Il participe aussi à la diffusion des innovations, en rendant publique l'invention et en facilitant la délivrance de licences d'exploitation.
Dans une économie basée sur la connaissance, les brevets représentent donc un des facteurs essentiels de l'innovation, de la croissance économique et de la compétitivité.
3. La procédure de délivrance des brevets
La procédure de délivrance des brevets se fait en plusieurs étapes.
a) Le dépôt d'une demande de brevet
Le dépôt est la première phase de la procédure susceptible d'aboutir à la délivrance d'un brevet. Il existe plusieurs voies de dépôts selon l'étendue territoriale de la protection que le déposant souhaite apporter à son invention.
- La voie nationale
Elle est propre à chaque État qui définit lui-même ses critères de brevetabilité, ainsi que la procédure de dépôt et d'examen.
En France, la demande de brevet se fait auprès de l'Institut national de la propriété industrielle (INPI).
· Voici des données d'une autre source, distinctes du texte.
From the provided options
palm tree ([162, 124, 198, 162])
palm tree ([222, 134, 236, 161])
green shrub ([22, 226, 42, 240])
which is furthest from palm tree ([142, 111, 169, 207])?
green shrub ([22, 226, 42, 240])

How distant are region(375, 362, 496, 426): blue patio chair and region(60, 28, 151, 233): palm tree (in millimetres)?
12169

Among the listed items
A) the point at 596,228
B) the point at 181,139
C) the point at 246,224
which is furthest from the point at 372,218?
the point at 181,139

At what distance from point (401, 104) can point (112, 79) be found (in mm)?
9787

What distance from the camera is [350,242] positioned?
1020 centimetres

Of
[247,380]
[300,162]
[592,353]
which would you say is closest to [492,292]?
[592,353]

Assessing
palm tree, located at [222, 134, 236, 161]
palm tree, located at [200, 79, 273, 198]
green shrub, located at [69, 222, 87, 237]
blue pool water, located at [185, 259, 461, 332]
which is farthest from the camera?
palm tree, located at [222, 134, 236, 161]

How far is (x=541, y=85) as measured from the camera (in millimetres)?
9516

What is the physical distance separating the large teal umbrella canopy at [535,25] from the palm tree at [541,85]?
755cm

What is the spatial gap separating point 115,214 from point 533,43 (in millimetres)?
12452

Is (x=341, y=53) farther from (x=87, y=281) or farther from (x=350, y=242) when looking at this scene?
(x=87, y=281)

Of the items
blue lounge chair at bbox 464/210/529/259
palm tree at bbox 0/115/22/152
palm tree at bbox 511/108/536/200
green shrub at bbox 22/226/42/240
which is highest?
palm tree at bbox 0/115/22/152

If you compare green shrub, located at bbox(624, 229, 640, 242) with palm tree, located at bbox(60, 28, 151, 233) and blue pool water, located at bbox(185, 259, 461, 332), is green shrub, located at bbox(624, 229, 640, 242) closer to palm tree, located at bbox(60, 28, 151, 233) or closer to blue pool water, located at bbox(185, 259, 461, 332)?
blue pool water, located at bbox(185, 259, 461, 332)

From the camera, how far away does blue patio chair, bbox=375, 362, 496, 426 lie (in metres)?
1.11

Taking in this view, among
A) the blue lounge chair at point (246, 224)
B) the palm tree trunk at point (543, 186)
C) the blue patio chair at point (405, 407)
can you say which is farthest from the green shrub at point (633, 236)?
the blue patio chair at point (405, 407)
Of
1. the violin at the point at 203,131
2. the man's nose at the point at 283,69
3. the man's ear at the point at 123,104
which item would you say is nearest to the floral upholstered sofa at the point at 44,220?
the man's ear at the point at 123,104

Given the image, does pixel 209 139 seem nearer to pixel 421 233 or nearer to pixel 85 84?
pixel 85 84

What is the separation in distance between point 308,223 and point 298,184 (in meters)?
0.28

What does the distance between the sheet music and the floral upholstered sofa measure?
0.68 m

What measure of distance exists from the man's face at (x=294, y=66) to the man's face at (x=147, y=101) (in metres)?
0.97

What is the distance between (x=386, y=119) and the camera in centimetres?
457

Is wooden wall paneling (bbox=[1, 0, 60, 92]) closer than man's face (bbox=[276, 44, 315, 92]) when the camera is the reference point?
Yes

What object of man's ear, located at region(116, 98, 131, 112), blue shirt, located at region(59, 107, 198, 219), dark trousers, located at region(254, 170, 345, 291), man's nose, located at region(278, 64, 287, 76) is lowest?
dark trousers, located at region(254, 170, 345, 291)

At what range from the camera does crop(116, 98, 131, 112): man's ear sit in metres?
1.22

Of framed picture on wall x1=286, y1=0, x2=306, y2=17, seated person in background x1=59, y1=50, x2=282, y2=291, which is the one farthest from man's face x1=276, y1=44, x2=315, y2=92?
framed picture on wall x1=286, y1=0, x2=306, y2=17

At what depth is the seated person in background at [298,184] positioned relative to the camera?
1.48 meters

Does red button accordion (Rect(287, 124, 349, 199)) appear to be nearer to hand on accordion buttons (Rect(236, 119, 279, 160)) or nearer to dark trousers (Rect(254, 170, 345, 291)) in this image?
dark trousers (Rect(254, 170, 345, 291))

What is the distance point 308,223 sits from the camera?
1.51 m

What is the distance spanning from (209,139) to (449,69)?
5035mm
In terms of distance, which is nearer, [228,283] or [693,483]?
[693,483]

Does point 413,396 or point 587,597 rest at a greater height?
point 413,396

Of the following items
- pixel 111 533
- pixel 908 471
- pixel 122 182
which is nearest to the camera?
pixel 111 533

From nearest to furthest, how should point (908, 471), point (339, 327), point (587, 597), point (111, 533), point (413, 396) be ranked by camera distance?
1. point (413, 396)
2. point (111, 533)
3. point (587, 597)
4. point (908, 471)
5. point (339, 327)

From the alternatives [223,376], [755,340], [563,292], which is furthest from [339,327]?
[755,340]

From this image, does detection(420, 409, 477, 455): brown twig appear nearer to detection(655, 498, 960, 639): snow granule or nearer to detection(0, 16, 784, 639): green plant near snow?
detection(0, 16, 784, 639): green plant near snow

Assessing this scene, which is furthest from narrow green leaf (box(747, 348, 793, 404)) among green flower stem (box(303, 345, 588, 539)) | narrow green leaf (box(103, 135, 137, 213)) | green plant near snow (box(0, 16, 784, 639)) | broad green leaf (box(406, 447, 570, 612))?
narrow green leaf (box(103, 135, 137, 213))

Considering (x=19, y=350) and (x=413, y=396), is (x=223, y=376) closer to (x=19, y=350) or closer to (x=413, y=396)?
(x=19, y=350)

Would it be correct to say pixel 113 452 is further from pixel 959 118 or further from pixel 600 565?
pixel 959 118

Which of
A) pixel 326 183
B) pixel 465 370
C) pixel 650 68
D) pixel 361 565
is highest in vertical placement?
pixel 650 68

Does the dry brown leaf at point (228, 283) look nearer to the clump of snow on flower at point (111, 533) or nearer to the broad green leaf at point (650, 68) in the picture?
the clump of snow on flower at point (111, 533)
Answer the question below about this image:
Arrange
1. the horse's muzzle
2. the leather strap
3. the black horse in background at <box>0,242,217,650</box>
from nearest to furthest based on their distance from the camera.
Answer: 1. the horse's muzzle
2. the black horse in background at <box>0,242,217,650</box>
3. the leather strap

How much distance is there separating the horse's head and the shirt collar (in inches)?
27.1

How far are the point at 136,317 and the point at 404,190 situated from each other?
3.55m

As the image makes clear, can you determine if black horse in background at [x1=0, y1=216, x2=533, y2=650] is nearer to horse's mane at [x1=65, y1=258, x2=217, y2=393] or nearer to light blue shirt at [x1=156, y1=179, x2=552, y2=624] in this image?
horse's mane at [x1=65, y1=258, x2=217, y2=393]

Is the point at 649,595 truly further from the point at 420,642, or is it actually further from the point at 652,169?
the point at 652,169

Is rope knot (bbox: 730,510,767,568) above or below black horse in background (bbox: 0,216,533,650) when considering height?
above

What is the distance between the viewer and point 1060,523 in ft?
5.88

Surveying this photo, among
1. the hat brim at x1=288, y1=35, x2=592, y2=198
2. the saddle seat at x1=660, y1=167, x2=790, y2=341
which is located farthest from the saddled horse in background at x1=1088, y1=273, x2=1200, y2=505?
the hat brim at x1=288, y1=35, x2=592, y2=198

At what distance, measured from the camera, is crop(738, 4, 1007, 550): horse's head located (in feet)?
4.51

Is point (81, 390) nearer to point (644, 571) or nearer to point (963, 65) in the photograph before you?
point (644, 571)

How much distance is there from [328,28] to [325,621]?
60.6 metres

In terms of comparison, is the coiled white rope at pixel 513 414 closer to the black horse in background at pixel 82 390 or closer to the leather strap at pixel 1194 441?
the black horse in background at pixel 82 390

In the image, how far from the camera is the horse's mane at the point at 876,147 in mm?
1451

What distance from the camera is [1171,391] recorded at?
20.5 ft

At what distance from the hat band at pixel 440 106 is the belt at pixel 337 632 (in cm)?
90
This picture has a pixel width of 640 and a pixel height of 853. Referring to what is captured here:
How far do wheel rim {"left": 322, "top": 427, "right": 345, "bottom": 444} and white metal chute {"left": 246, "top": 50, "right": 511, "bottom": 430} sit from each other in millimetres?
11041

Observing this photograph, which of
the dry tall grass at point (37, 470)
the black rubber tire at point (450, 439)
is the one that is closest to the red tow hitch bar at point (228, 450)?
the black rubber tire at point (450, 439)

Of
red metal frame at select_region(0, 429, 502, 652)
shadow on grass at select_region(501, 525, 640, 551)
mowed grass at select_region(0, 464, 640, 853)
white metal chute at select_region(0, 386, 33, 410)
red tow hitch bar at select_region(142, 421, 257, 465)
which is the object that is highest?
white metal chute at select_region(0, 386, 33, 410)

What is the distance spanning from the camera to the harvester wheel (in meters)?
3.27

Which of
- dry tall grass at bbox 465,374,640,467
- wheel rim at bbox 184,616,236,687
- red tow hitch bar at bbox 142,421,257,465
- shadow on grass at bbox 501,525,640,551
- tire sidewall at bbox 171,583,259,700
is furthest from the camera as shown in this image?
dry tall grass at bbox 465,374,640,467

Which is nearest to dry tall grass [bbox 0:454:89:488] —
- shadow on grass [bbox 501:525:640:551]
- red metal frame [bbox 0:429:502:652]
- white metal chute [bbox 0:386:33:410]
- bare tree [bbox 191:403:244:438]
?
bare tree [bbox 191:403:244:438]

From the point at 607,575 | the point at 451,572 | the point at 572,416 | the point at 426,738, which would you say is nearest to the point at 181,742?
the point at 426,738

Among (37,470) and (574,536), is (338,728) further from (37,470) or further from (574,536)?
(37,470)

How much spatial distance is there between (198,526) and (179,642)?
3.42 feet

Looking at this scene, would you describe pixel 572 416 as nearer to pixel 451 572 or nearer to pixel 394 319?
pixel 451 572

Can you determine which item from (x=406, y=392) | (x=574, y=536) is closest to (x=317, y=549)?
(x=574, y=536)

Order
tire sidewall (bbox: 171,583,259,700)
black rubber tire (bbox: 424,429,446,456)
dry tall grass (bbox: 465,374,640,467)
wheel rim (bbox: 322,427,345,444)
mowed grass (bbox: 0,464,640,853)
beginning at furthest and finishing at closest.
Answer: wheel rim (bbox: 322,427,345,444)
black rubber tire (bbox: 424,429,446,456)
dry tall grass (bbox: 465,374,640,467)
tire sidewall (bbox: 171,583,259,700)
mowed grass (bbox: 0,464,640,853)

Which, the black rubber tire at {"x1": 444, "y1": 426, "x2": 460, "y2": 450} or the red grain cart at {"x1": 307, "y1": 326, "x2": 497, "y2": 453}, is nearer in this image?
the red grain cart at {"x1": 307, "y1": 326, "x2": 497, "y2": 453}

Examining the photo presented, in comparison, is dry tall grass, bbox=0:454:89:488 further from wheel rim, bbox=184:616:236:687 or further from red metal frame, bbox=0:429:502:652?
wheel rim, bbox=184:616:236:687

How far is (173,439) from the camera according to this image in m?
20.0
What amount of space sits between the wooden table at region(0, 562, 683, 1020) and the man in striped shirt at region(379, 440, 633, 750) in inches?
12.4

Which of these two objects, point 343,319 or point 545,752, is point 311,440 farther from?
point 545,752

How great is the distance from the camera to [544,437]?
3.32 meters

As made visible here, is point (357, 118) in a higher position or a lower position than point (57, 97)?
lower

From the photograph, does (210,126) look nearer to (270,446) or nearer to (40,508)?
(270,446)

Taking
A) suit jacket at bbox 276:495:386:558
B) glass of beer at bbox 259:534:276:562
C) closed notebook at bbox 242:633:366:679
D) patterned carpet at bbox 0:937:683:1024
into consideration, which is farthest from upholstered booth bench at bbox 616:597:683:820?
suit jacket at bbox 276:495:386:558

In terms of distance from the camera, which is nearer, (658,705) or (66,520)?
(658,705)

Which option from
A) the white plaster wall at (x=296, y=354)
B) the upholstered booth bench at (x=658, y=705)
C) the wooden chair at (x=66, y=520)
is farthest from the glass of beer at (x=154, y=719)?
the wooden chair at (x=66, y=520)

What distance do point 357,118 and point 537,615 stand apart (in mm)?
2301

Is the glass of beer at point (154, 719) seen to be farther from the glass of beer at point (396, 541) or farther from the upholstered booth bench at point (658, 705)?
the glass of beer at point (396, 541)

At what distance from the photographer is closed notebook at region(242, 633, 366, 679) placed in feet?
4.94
Une fois la demande déposée à l'INPI, le déposant dispose d'une priorité d'un an pour demander l'extension de la protection en Europe ou à l'international. En pratique, près de 90 % des entreprises françaises utilisent la voie nationale pour leur premier dépôt.
L'INPI reçoit environ 17 000 demandes de brevets français et en délivre plus de 11 000 par an.
- La voie européenne
La voie européenne est gérée par l'Office européen des brevets (OEB), qui met en oeuvre une procédure de dépôt et d'examen centralisé suivant des règles uniformes.
A partir d'un seul dépôt auprès de l'Office, un brevet européen peut être délivré dans tous les pays désignés par le déposant, parmi les 38 pays membres de l'Office européen des brevets. Ce brevet européen se scinde ensuite en autant de brevets nationaux que de pays désignés.
Chaque année, l'Office européen des brevets reçoit près de 250 000 demandes (dont environ 120 000 par l'intermédiaire des offices nationaux) et délivre entre 50 000 et 60 000 brevets européens.
- La voie internationale
Il existe également une procédure internationale, issue du traité PCT ( « Patent cooperation treaty ») de 1970, gérée par l'Organisation mondiale de la propriété intellectuelle (OMPI).
Elle permet, à partir d'une demande unique, de désigner les États où la protection est souhaitée parmi plus d'une centaine de pays.
Chacun des offices nationaux ou régionaux (tels que l'Office européen des brevets) des États désignés traite la demande selon ses règles propres.
Cette voie internationale n'aboutit donc pas à la délivrance d'un titre international mais à la délivrance de plusieurs brevets nationaux ou régionaux.
b) L'examen et la publication de la demande
L'examen du brevet est l'opération consistant pour un office de la propriété industrielle à procéder à des recherches, afin d'identifier les antériorités susceptibles d'affecter la brevetabilité de l'invention qui fait l'objet de la demande de brevet.
La demande de brevet fait l'objet d'une publication avant toute délivrance. En France, elle intervient 18 mois à compter de la date de dépôt.
c) La délivrance du brevet
La délivrance du brevet est l'opération consistant pour un office de la propriété industrielle à accepter la demande de brevet déposée auprès de cet office.
Cette opération intervient, en général, plusieurs années après le dépôt de la demande.